(WHAT TO WORK ON):
Please return the whole piece about hair shedding word for word.

(TEXT UNDER STUDY):

# # # #

My hair used to shed a lot more when it was longer. Since the cut (October 2012?), I actually hadn't noticed much shedding until this morning.
This morning when I watched (in seemingly slow motion) two strands of my auburnish hair swim down the drain.
The focus I dedicated to these two strands matched the focus I imagine A.D.H.D. medication would give me towards everything.
Lucky for me and you reader(s?) out there, I've never been tested and therefore have never taken A.D.H.D. medication. So this morning after the few moments of focus came the more typical, for me, many moments of imagination.
I imagined every strand of my hair as a sort of sperm-like swimmer. I assume this is the type of thing that inspired Medusa's character.
I started thinking about meiosis and mitosis and realized Mrs. Locke (my 9th grade biology teacher) would be proud of me for remembering those words, but gravely disappointed in everything about those words I've since forgotten.

# # # #

(EXCERPTED RECORDS):
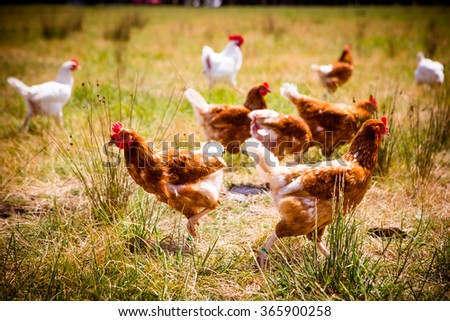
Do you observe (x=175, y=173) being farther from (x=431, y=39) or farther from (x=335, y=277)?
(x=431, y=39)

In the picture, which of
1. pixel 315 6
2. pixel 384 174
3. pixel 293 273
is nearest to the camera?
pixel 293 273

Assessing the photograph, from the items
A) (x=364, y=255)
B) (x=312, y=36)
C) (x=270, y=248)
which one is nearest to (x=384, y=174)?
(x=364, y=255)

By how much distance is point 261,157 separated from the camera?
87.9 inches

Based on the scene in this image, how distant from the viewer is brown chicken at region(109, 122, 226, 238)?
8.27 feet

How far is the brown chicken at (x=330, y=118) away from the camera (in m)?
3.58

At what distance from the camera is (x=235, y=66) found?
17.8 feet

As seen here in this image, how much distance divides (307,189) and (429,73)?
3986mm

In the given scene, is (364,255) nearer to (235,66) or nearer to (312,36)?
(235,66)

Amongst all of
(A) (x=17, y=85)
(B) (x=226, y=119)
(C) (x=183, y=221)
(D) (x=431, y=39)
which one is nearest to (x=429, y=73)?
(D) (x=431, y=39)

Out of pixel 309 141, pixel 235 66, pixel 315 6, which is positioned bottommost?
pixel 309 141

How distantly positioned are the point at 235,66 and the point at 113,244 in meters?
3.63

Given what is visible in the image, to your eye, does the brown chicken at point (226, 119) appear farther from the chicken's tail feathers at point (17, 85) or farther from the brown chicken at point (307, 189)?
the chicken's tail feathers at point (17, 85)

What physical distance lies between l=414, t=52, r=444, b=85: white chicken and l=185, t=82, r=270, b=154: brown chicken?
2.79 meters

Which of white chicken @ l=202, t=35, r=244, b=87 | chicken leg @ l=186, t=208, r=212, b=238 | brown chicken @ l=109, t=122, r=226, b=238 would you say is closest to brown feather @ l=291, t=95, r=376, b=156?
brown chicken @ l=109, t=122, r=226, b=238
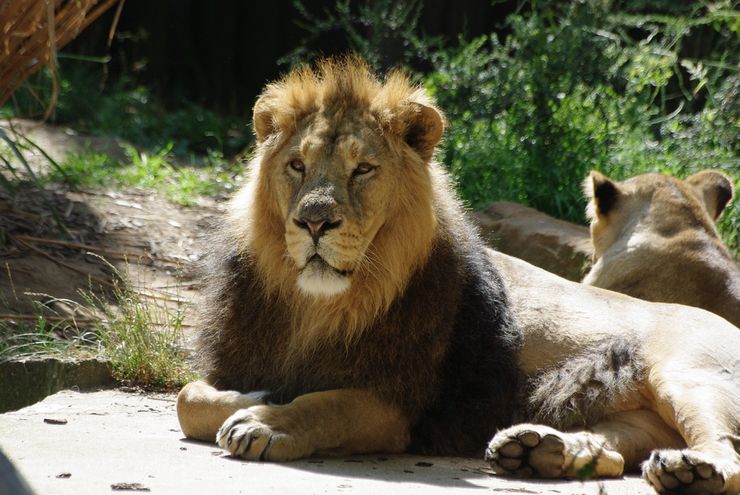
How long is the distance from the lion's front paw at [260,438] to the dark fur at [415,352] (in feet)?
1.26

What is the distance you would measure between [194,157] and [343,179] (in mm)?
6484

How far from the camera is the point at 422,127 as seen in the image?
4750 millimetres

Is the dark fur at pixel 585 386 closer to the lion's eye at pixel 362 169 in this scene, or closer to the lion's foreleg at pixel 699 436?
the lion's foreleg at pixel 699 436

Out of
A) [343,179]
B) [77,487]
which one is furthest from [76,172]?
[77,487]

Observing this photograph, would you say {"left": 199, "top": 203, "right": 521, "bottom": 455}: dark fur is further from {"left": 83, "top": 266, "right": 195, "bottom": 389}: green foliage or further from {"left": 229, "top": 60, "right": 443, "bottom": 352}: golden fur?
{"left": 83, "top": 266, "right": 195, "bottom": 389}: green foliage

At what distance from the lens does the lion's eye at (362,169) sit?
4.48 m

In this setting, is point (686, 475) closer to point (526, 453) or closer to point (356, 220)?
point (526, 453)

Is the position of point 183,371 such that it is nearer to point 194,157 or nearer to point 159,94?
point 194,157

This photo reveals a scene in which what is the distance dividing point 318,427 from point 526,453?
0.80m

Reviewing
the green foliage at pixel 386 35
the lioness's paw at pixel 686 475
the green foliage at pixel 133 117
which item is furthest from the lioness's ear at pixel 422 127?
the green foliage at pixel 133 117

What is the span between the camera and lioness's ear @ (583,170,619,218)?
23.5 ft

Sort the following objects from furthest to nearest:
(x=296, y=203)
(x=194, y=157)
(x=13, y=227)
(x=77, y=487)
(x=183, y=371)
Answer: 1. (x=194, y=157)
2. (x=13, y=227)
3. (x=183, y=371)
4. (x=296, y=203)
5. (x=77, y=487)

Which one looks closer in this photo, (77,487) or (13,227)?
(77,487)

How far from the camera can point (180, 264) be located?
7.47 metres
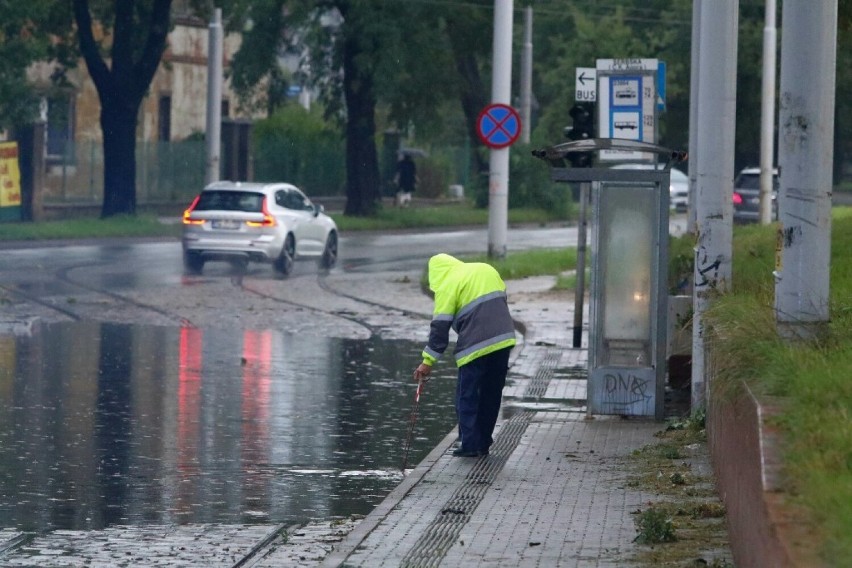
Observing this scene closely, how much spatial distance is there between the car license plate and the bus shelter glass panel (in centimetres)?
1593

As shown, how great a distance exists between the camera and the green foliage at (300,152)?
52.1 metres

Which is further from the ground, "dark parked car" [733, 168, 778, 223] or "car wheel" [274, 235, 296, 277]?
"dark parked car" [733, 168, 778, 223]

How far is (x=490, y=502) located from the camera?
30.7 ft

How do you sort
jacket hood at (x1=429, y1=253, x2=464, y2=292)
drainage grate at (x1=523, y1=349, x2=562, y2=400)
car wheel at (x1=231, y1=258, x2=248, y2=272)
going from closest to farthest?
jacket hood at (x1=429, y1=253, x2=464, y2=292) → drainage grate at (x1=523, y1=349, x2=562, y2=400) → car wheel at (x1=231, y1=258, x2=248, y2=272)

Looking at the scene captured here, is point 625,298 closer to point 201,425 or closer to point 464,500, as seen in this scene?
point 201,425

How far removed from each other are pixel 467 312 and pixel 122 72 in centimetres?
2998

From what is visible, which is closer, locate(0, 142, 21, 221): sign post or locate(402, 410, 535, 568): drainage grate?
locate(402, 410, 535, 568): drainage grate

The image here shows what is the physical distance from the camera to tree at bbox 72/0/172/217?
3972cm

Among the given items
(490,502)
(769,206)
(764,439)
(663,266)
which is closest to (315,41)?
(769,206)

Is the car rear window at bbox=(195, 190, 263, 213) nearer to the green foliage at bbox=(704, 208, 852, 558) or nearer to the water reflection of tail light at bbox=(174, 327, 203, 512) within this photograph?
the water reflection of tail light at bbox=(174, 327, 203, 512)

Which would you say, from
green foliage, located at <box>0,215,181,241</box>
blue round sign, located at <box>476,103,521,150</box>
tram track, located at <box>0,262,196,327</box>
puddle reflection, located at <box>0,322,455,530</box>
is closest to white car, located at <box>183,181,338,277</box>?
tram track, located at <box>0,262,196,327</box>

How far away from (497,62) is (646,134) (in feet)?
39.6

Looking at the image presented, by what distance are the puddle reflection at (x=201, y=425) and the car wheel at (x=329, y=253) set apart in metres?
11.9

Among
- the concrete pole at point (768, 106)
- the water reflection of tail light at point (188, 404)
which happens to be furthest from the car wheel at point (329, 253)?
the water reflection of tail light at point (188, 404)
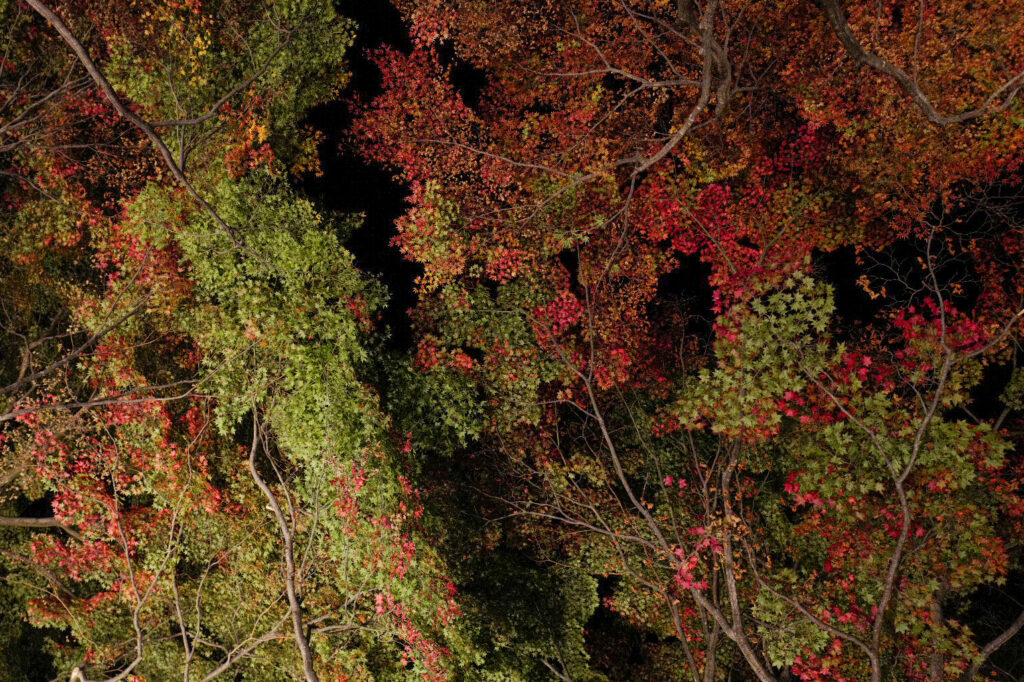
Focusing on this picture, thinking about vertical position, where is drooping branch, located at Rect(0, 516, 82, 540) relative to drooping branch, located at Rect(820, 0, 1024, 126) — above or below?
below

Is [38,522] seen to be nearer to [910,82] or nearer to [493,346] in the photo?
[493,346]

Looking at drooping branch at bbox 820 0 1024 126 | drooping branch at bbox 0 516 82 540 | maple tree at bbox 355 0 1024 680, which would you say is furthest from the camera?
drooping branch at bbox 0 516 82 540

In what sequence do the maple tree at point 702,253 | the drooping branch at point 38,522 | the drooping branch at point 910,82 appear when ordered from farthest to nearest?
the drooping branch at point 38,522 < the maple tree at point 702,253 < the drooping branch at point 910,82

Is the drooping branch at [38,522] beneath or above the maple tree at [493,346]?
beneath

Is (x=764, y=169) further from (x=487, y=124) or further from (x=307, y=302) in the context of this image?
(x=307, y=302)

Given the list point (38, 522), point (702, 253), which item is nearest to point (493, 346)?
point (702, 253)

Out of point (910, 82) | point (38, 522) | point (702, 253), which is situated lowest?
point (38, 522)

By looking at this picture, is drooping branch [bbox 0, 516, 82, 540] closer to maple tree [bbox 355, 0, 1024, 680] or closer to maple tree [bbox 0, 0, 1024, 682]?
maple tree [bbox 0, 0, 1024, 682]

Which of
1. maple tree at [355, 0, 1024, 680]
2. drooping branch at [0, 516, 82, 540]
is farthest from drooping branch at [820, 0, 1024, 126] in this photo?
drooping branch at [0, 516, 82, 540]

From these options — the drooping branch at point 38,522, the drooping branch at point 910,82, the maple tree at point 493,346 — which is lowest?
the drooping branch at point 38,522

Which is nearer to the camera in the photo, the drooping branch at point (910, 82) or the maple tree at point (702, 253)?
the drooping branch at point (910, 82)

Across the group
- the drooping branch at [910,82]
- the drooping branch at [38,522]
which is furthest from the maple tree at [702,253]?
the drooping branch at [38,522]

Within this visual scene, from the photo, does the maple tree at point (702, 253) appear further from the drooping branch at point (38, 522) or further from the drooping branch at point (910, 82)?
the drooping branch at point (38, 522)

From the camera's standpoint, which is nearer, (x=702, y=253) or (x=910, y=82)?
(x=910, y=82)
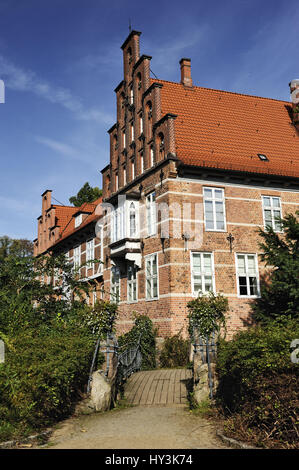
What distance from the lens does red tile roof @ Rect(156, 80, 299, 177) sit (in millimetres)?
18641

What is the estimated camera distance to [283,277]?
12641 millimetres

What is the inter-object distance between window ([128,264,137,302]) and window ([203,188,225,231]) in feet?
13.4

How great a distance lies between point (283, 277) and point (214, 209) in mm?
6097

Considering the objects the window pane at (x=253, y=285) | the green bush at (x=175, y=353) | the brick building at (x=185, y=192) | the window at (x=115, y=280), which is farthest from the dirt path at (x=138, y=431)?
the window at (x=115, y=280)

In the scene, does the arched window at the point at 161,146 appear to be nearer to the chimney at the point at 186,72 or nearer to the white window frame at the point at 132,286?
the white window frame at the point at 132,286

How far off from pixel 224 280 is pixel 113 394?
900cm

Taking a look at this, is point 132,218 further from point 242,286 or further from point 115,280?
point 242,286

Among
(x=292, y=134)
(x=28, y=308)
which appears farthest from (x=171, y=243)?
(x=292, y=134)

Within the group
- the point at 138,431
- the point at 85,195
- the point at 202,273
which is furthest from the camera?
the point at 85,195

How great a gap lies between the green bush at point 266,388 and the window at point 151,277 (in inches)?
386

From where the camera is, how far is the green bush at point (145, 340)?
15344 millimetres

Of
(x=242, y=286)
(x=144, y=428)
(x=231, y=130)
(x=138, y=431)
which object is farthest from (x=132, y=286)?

# # # #

(SOLUTION TO THE EXERCISE):
My hair used to shed a lot more when it was longer. Since the cut (October 2012?), I actually hadn't noticed much shedding until this morning.
This morning when I watched (in seemingly slow motion) two strands of my auburnish hair swim down the drain.
The focus I dedicated to these two strands matched the focus I imagine A.D.H.D. medication would give me towards everything.
Lucky for me and you reader(s?) out there, I've never been tested and therefore have never taken A.D.H.D. medication. So this morning after the few moments of focus came the more typical, for me, many moments of imagination.
I imagined every strand of my hair as a sort of sperm-like swimmer. I assume this is the type of thing that inspired Medusa's character.
I started thinking about meiosis and mitosis and realized Mrs. Locke (my 9th grade biology teacher) would be proud of me for remembering those words, but gravely disappointed in everything about those words I've since forgotten.